(Dataset items)

──────────────────────────────

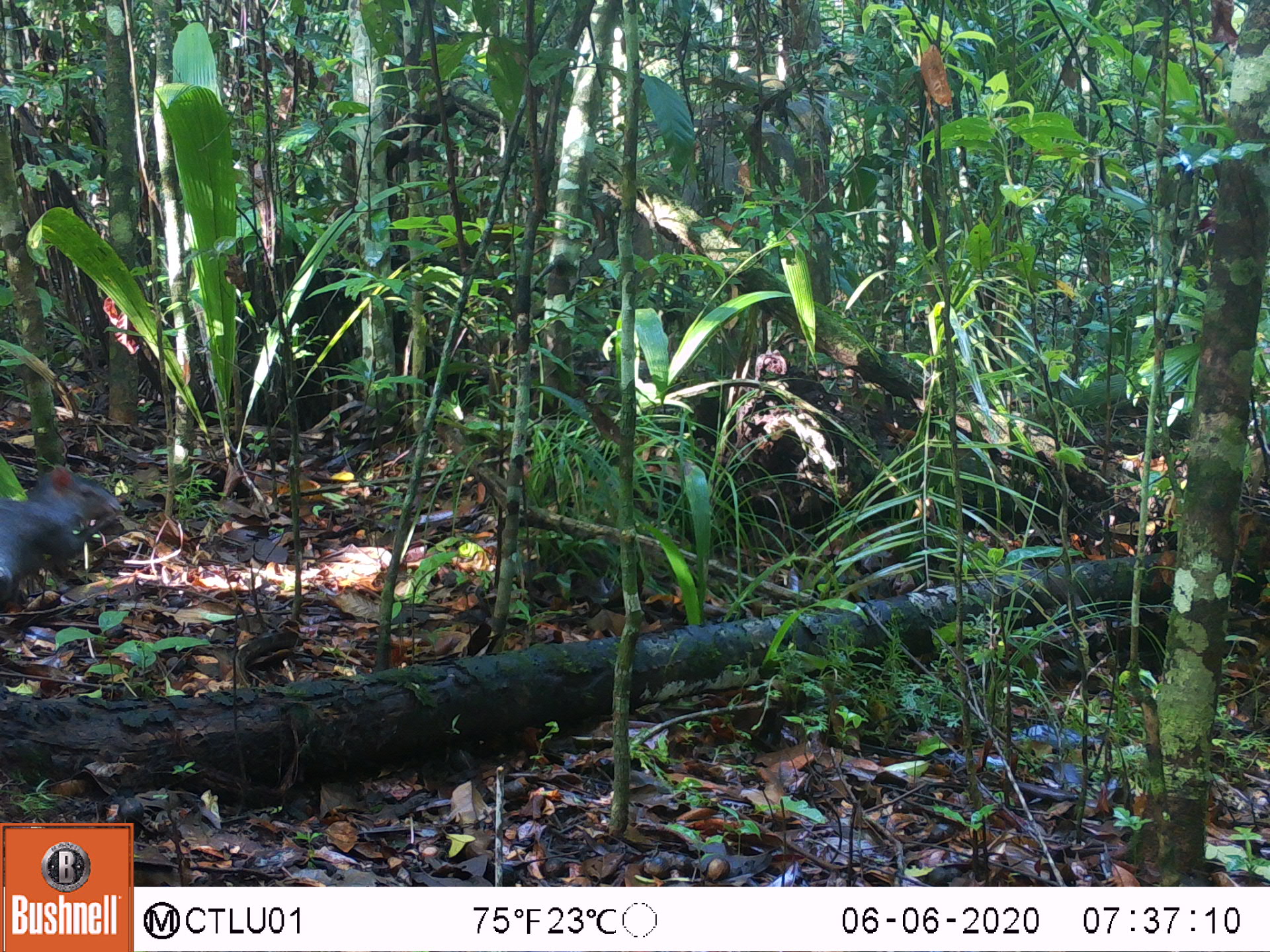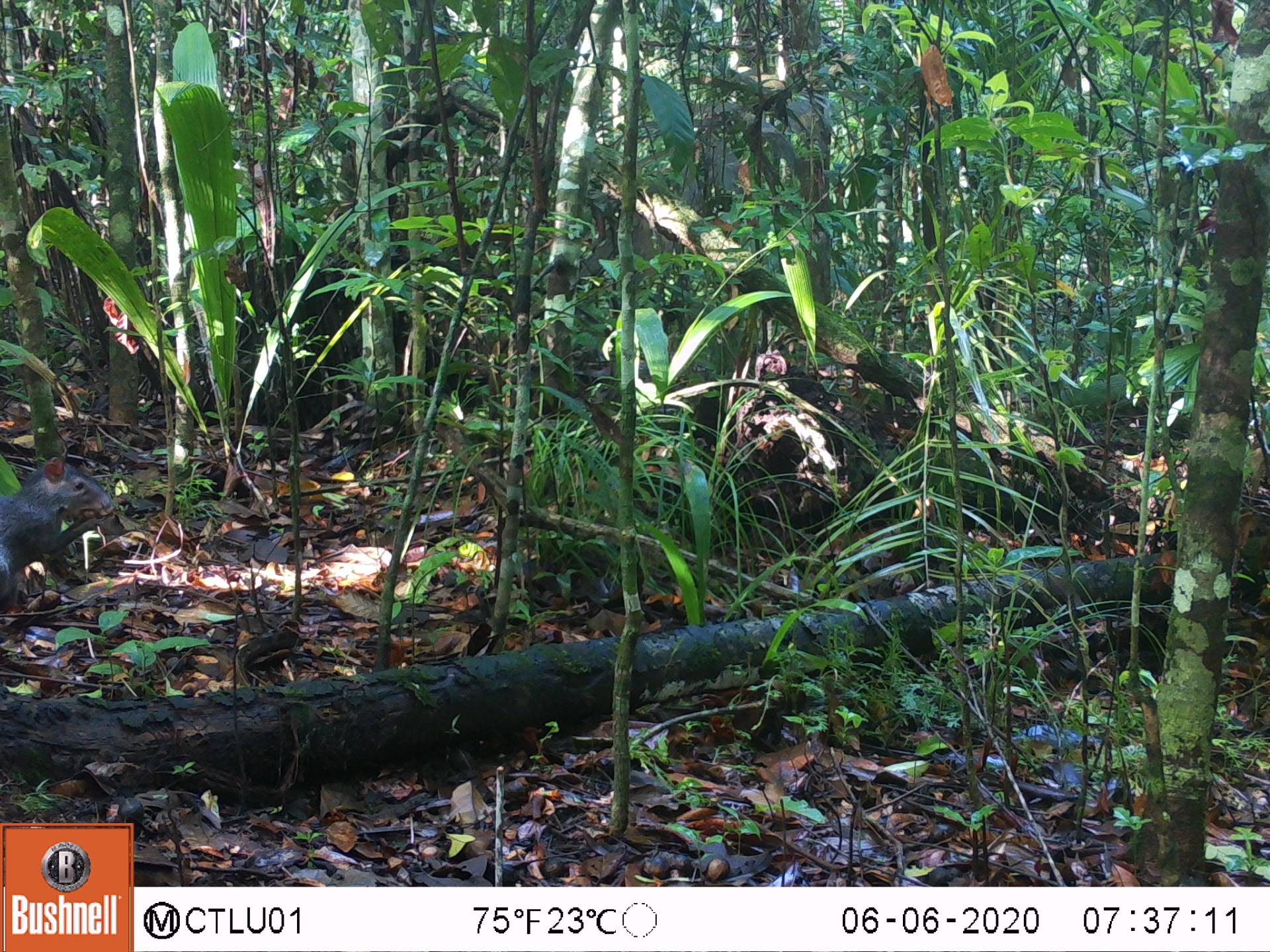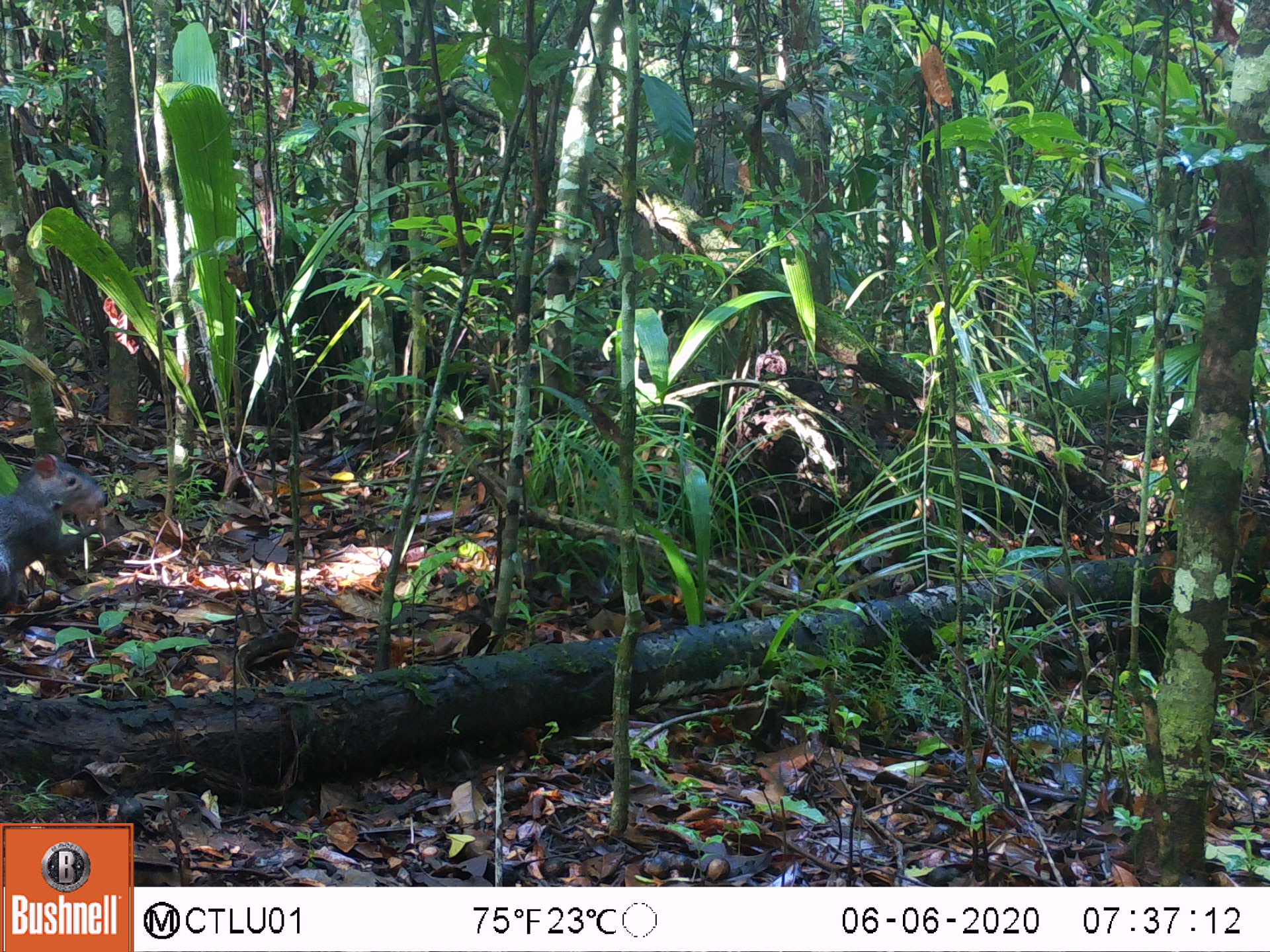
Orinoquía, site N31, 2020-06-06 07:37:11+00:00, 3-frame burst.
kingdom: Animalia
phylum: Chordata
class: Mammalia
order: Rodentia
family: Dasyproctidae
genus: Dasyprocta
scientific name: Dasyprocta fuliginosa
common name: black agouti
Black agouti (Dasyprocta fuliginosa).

──────────────────────────────

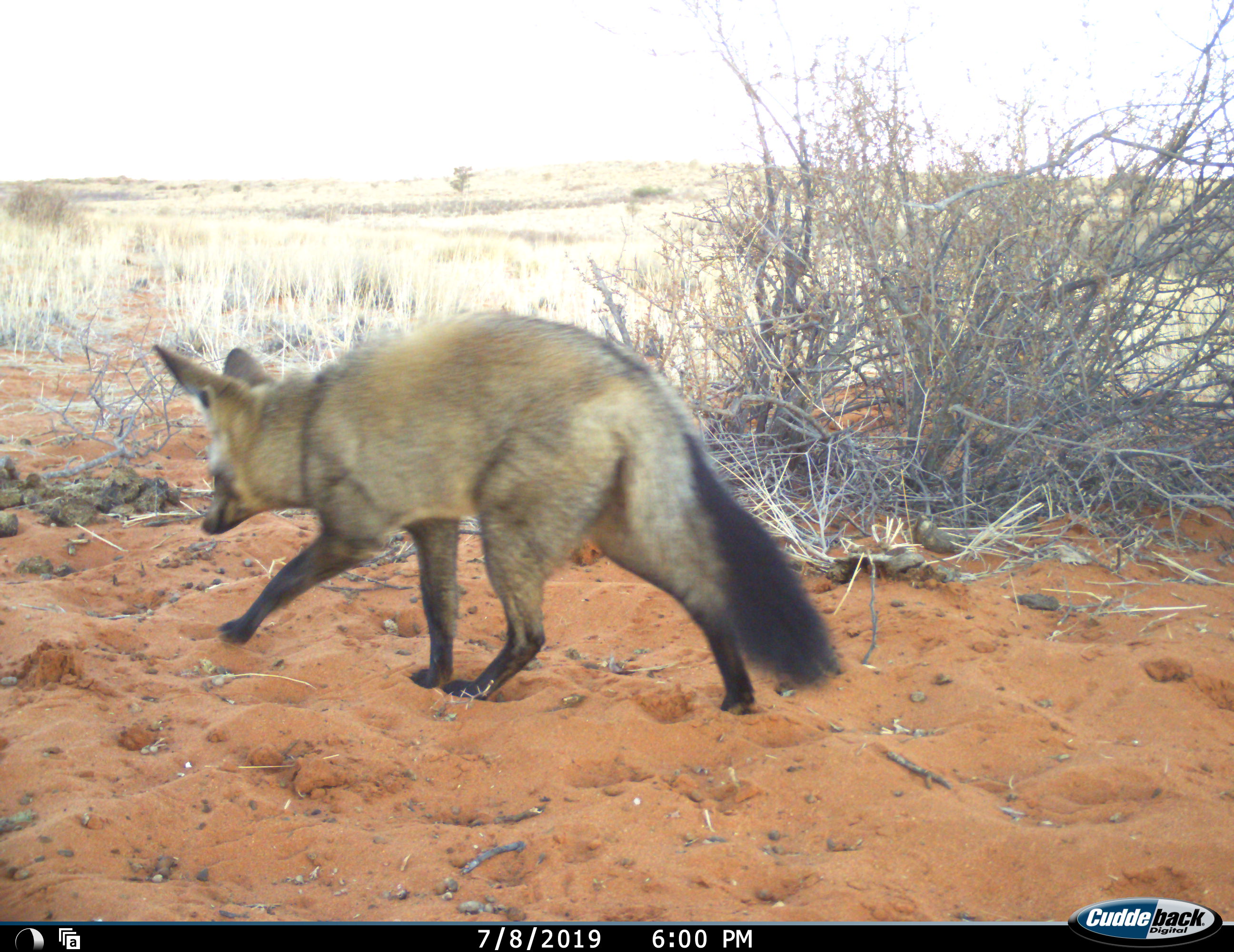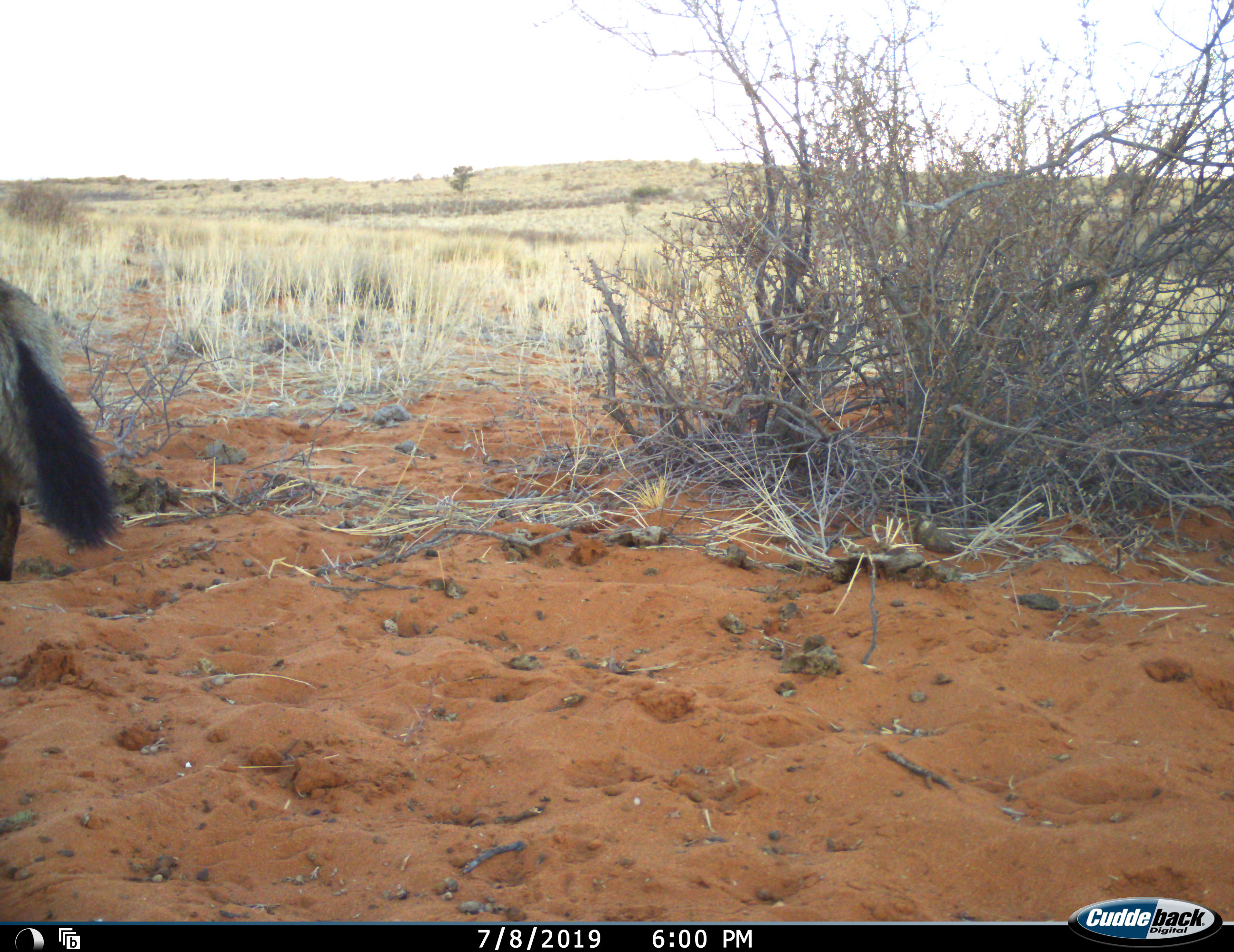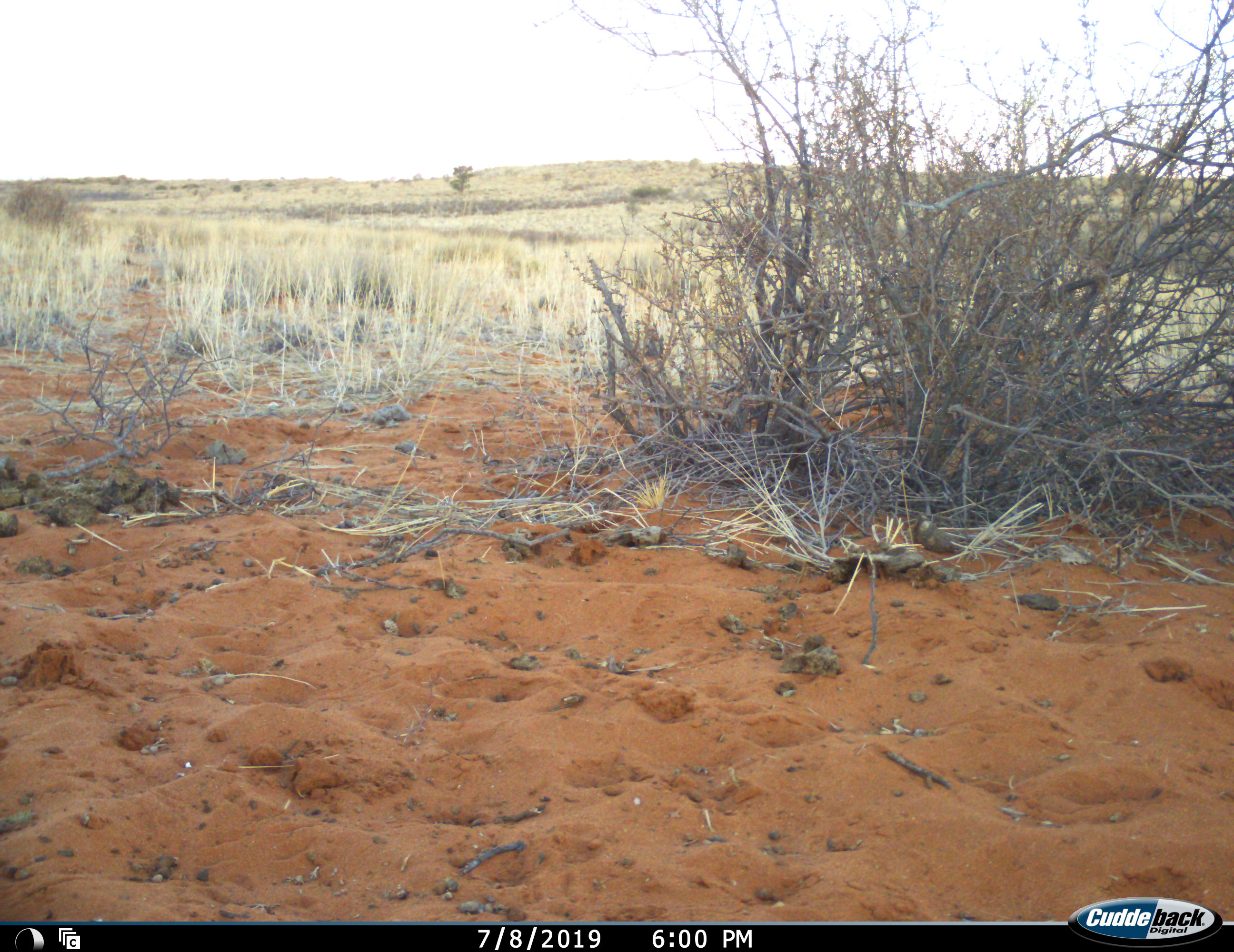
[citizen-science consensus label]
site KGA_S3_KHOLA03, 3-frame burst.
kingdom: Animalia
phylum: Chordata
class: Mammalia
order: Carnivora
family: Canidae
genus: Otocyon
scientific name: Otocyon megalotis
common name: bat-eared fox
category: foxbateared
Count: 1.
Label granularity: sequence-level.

──────────────────────────────

# INSTRUCTIONS FOR THE TASK:
Among the entries, work out how many lines include the word "frame". Answer with that number only.

# RESULT OF THIS EXERCISE:
2